Does Cold Affect the Level Gauge on a Propane Tank?
Propane is similar to nearly all other types of materials in that it is affected by cold temperatures. The propane gas contracts when the temperature declines. That reduced level of gas inside the tank is reflected by the gauge which reflects the level on the tank. Normally, this occurs whenever a homeowner checks the gauge during cold climate and sees the amount of the tank level before and after delivery. Depending on the weather conditions, the tank level might not rise as much as expected.
Propane Tank Level Gauge
The propane tank's gauge shows you what portion of the tank is full. Normally, tanks are not filled more than 80% so as to enable the gas to expand on warm temperatures. Like for example, a 500 gallon tank, at a reading of 80 percent at normal temperatures reflects roughly 400 gallons of propane inside the tank. This is roughly the amount that could be stored.
The propane industry operates the popular website Propane 101, which considers the propane baseline point to be an exterior temperature of 60 degrees. Like for instance, if the gauge reads 50 percent of capacity on a day when the temperature is close to 60 degrees, then a 500 gallon tank will have around 250 gallons of propane. If the temperature that day is a lot lower than 60 degrees, the gauge would read lower. Also, if the temperature is much higher than 60 degrees, the gauge would actually read higher because the gas expanded.
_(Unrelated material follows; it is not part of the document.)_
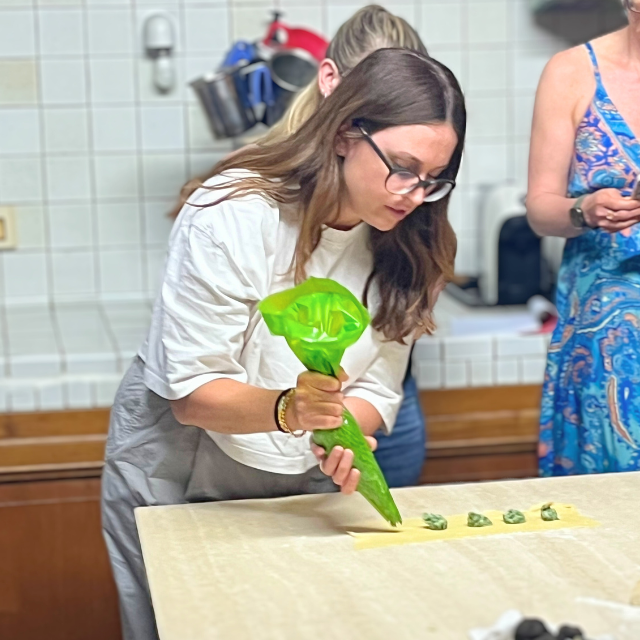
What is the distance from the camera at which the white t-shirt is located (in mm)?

Effect of Expansion and Contraction
The amount of energy contained or energy contained within a tank would not change when the gas either expands or contracts, according to the propane industry web site. The amount of propane itself has not changed, but just the density of the gas has changed.
The homeowner who orders 100 gallons of propane will be given roughly 424 lbs. of propane. With the delivery of 100 gallons, the homeowner with a 1000 gallon propane tank could expect the guage to go up by 10%. These numbers will be accurate if the temperatures were close to 60 degrees at the time of delivery. If the delivery happened during colder weather conditions, these chillier temperatures will result in a smaller increase reading on the propane gauge.